Selected excerpt >>
========================================

News

Crebilly Neighbors Save the Farm, But There’s This Bill to Pay

A conservation agreement with Natural Lands has been okayed. All that's needed now is to pay for it. That will require voter approval on November 8th.


crebilly farm preservation referendum farm entrance

Crebilly Farm’s owner and neighbors have come together to preserve most of the farm as open space. But for the deal to come to pass, Westtown Township has to chip in some money. And despite widespread support for the deal, some in the area are trying to tank it. / Bright MLS image via Kurfiss Sotheby’s International Realty

Updated Nov.8, 10:27 a.m., to clarify that Westtown Township, not Natural Lands, will own the preserved Crebilly Farm parcel and to correct the amount of the property tax increase; it had been erroneously listed as $42 rather than 42 mills, or 42 cents per $1,000 (a mill is one-thousandth of a cent per $100 assessed valuation, or one cent per $1,000).

The six-year fight to keep Crebilly Farm in Chester County from sprouting a crop of tract houses is over, and Crebilly’s neighbors have won.

Almost.

========================================

Record excerpts >>
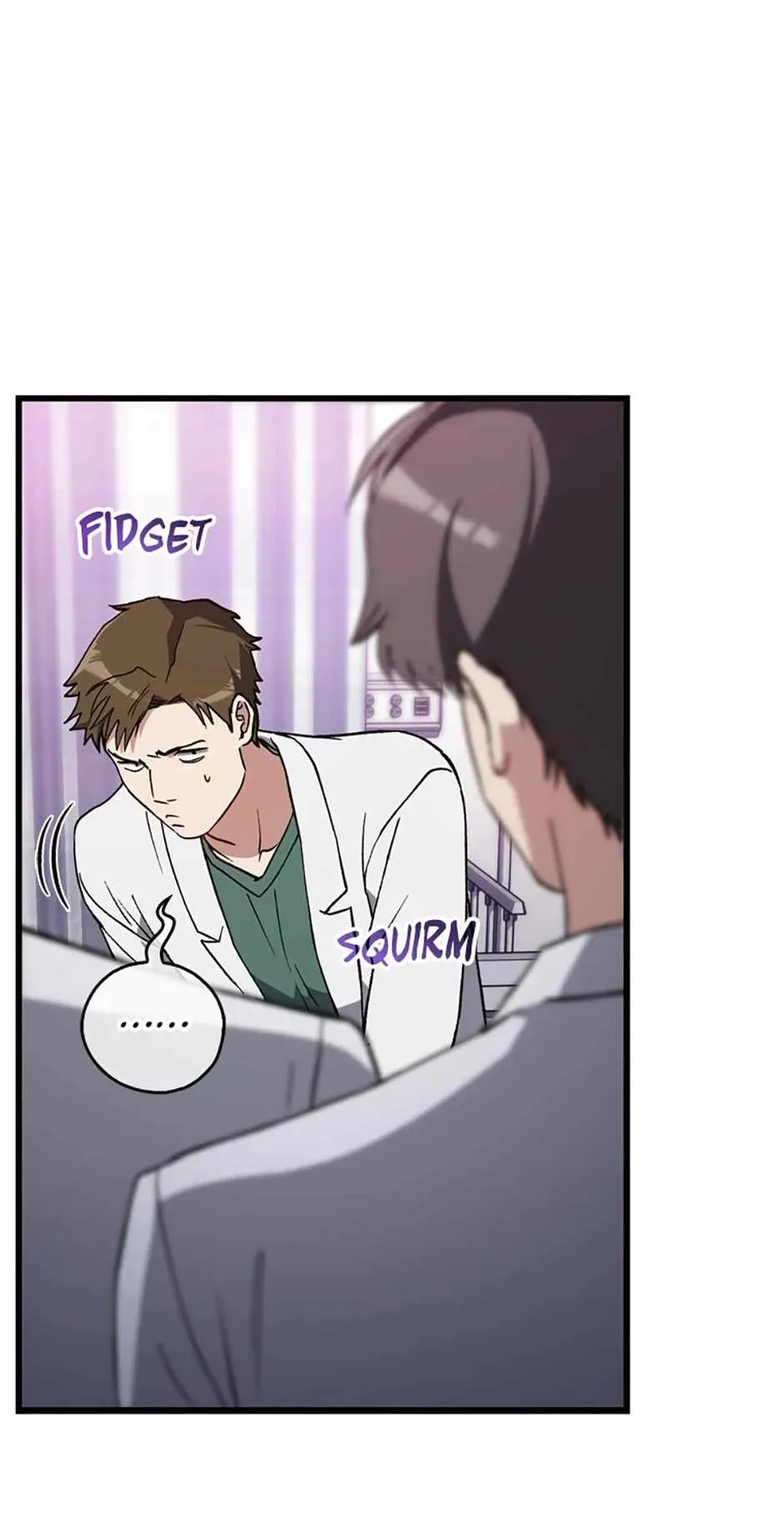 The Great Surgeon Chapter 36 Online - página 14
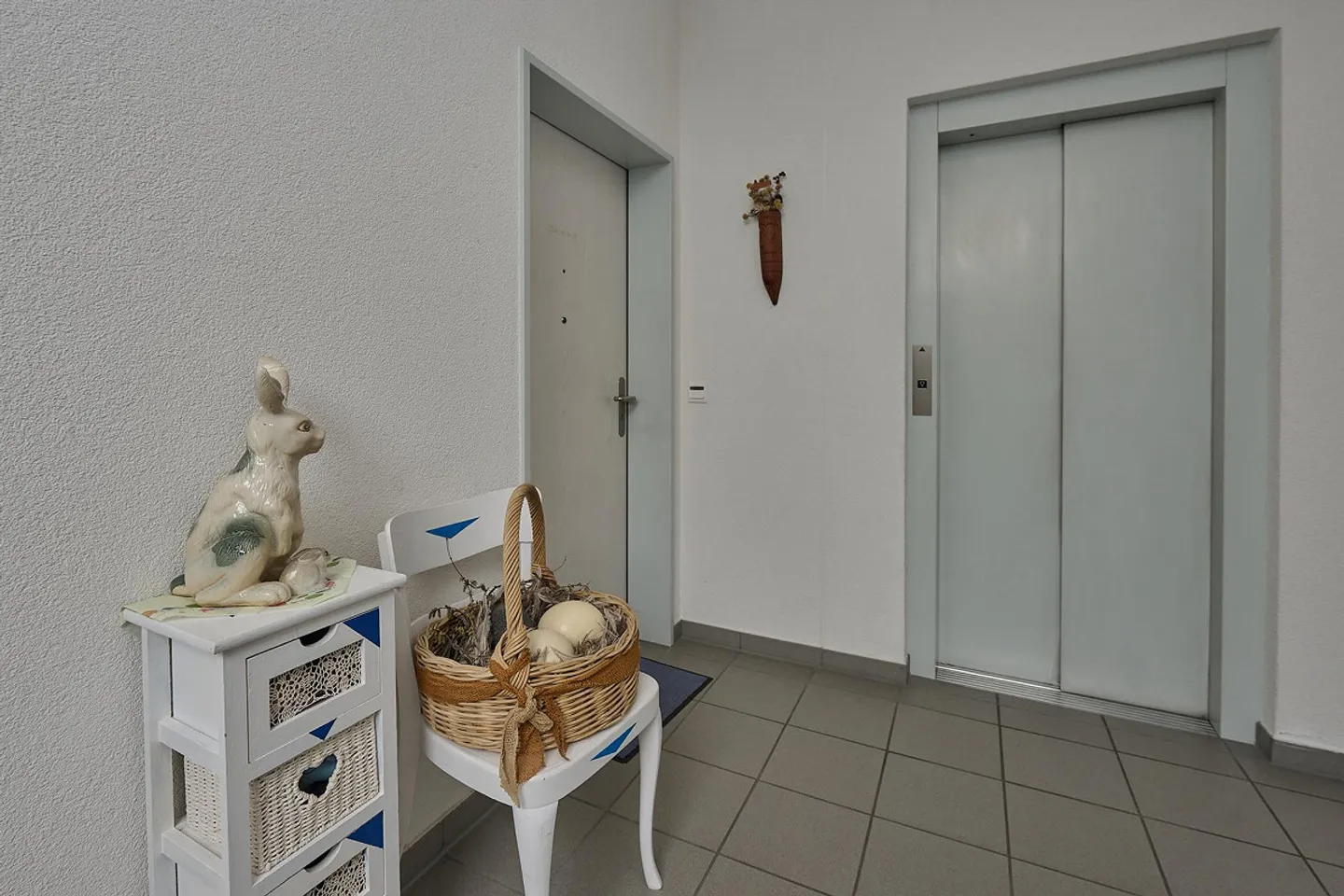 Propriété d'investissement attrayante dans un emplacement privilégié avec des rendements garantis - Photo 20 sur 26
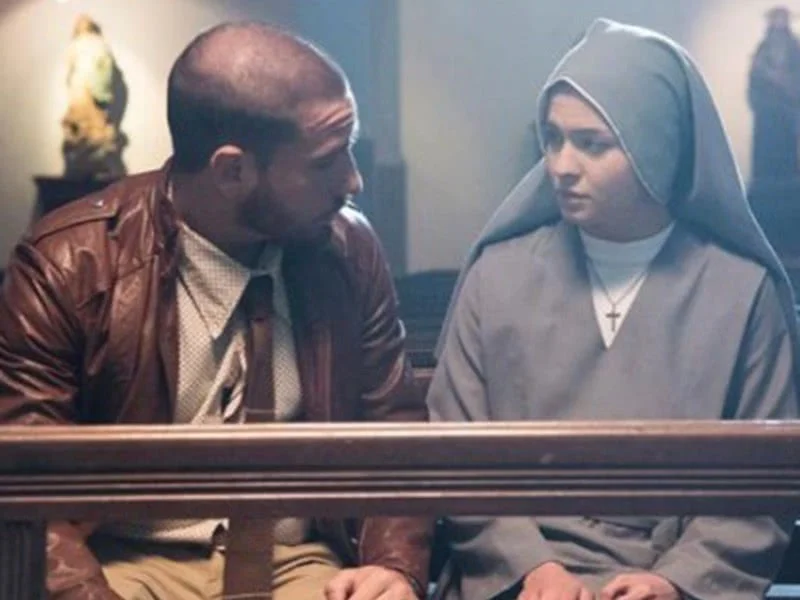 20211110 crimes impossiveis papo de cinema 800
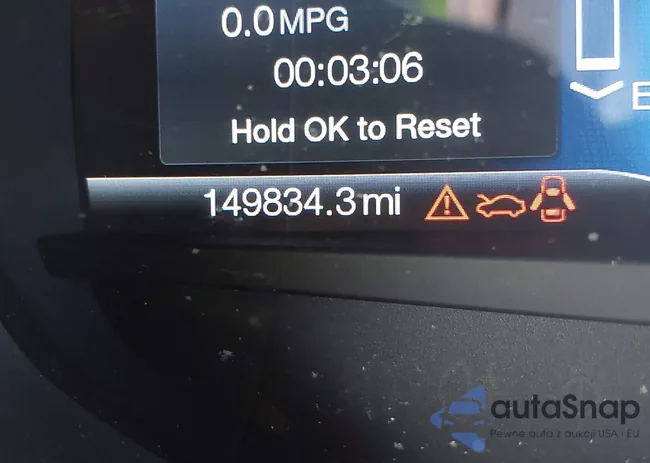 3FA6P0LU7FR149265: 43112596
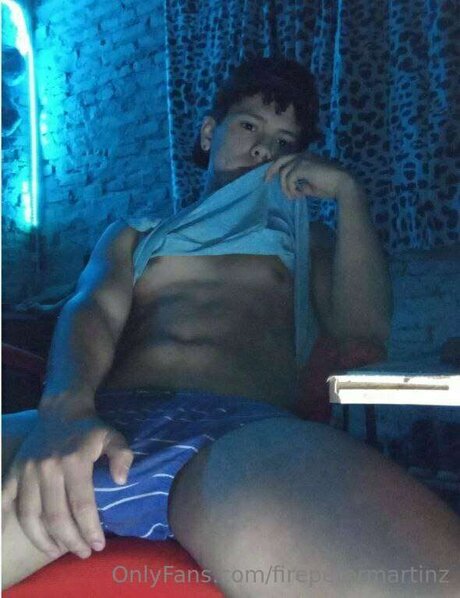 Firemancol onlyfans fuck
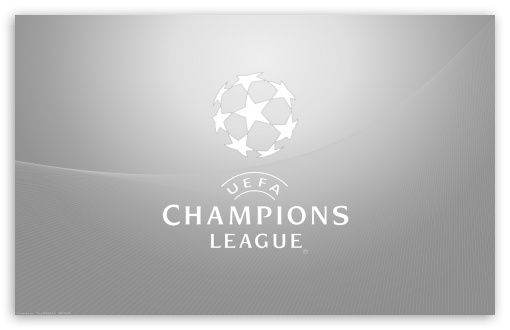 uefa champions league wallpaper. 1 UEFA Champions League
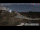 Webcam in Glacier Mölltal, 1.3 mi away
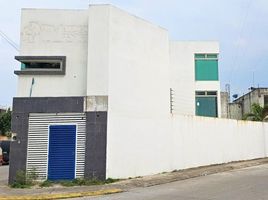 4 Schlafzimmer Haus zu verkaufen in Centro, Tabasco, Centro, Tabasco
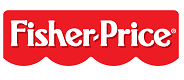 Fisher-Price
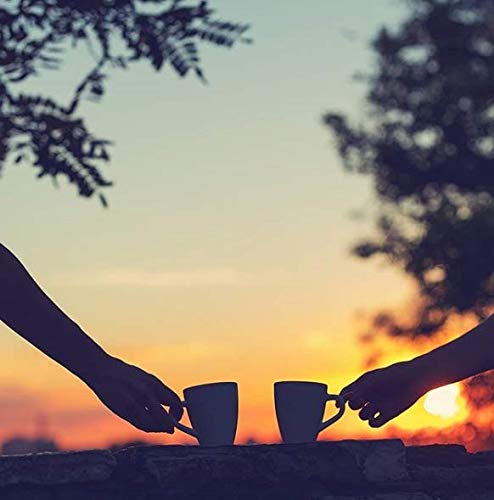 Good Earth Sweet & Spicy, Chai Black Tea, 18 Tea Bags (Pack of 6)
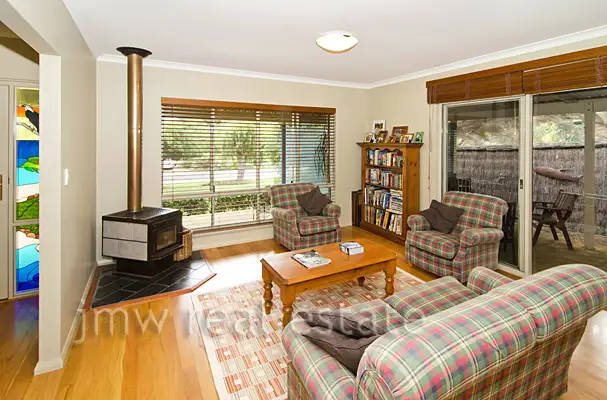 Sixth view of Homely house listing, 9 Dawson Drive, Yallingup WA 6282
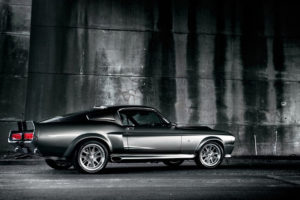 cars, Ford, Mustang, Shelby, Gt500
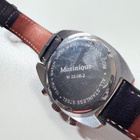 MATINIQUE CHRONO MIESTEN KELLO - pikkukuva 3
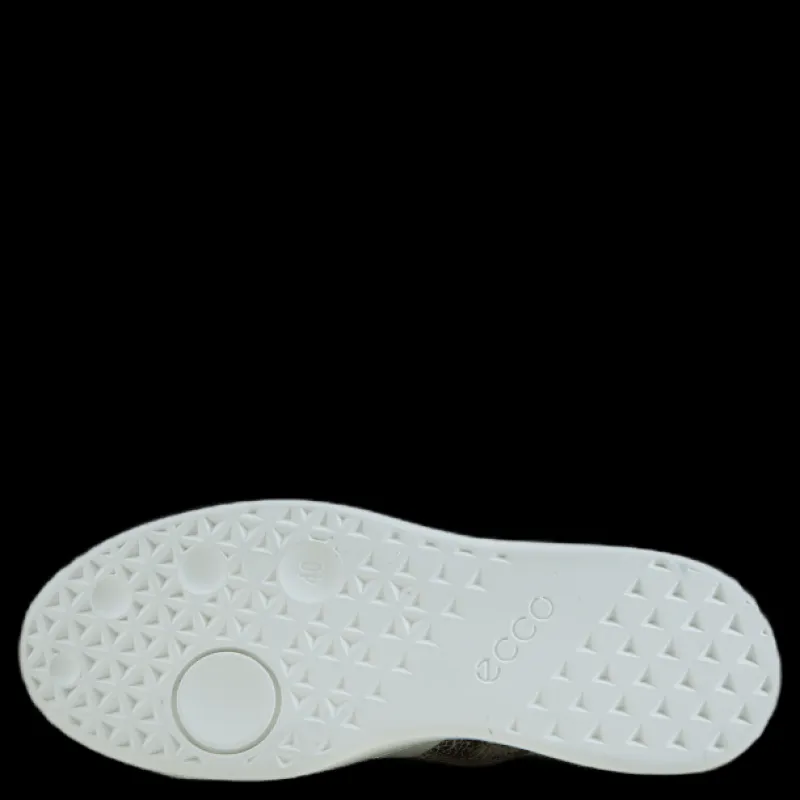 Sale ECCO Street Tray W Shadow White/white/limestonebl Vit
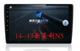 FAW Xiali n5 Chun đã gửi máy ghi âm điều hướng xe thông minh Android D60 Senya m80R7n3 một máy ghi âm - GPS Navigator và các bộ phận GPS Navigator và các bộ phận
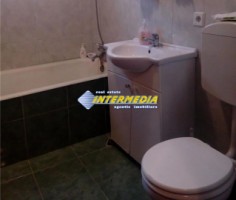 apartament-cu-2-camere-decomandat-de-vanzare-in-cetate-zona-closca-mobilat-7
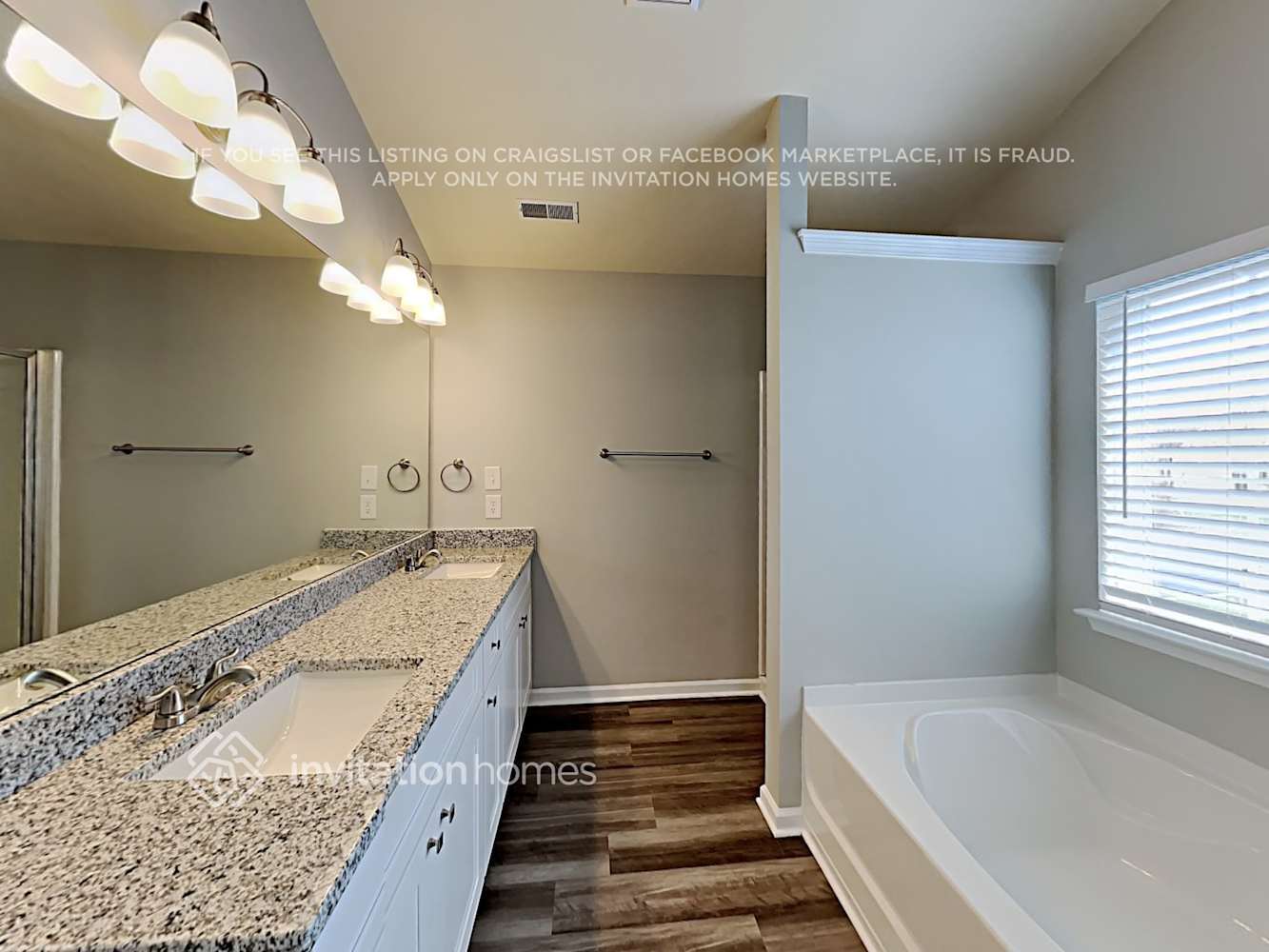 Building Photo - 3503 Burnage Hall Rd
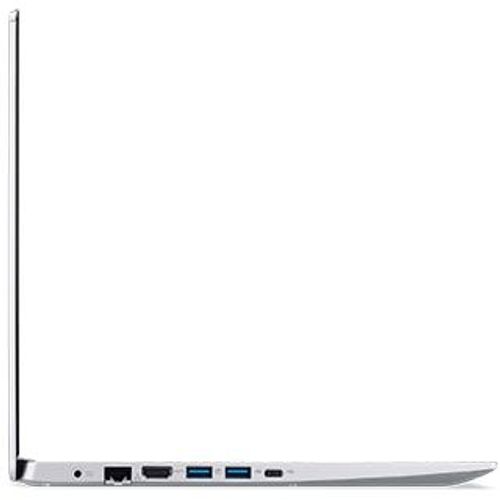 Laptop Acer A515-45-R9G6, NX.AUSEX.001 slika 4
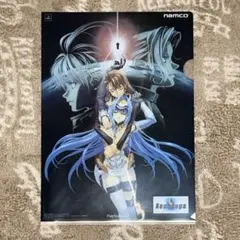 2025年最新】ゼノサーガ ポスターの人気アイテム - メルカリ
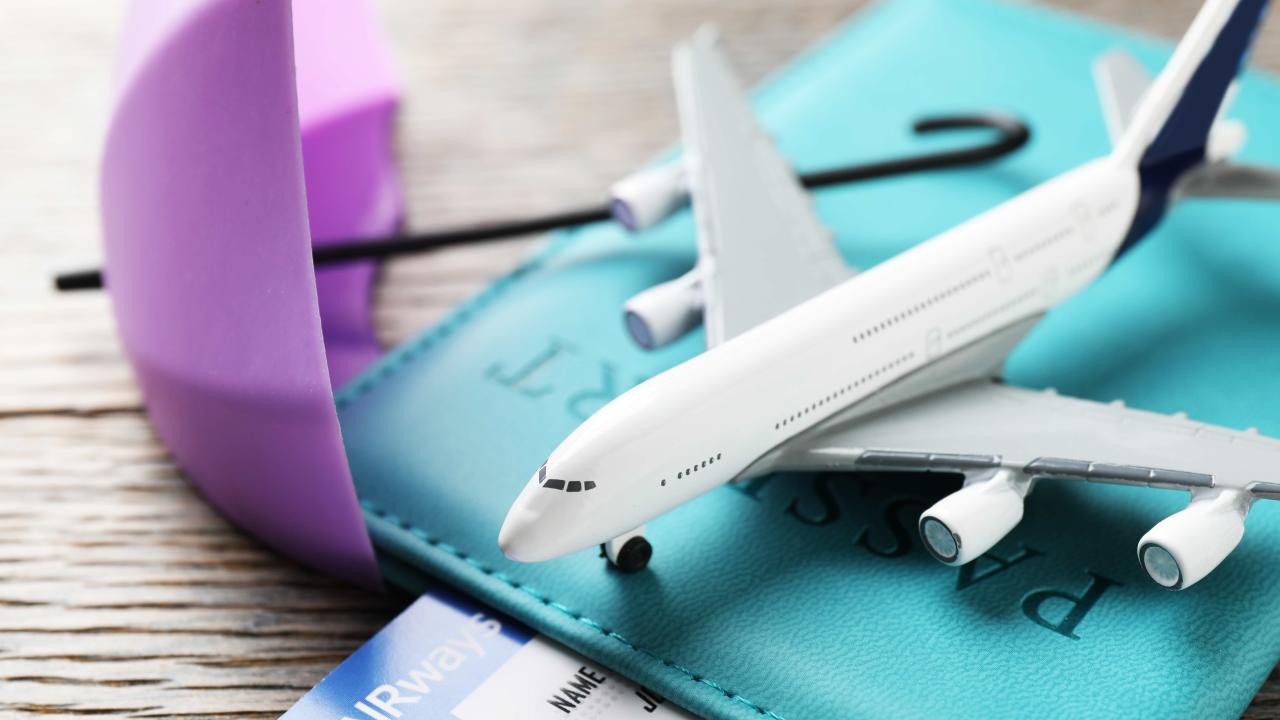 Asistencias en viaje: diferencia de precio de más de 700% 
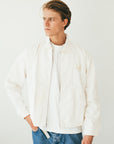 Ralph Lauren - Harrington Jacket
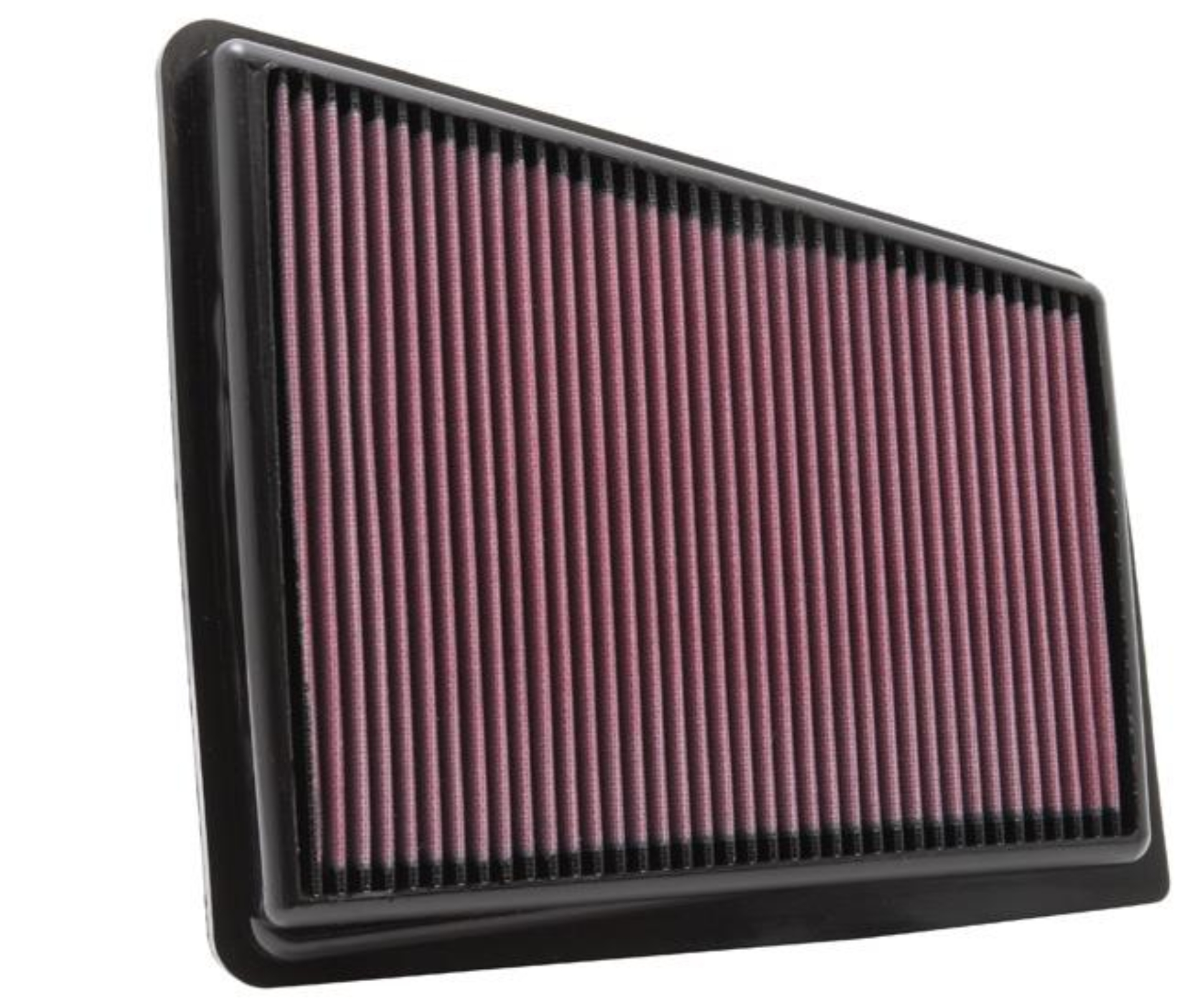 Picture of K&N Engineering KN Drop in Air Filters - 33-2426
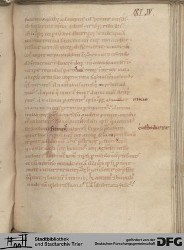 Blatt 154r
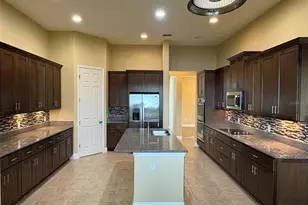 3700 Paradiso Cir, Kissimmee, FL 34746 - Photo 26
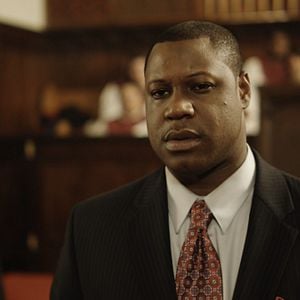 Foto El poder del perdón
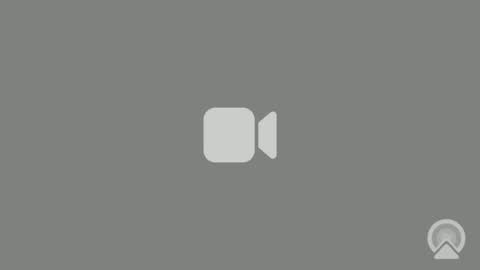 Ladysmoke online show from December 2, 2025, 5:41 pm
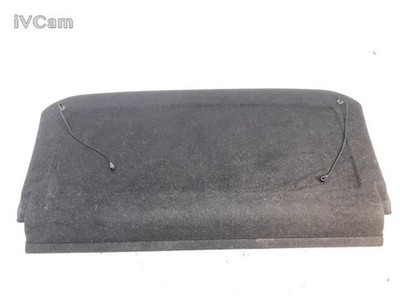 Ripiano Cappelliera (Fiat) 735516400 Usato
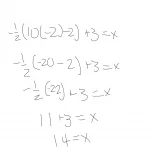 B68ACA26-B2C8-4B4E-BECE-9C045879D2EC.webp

========================================

Study questions >>
(a) According to the news article about Crebilly Farm, which township has to contribute money for the preservation deal to go through?
(b) In the news article about Crebilly Farm, reproduce the passage starting at "Updated Nov.8, 10:27" and ending at "cent per $1,000).".

Solutions >>
(a) Westtown Township

(b)
Updated Nov.8, 10:27 a.m., to clarify that Westtown Township, not Natural Lands, will own the preserved Crebilly Farm parcel and to correct the amount of the property tax increase; it had been erroneously listed as $42 rather than 42 mills, or 42 cents per $1,000 (a mill is one-thousandth of a cent per $100 assessed valuation, or one cent per $1,000).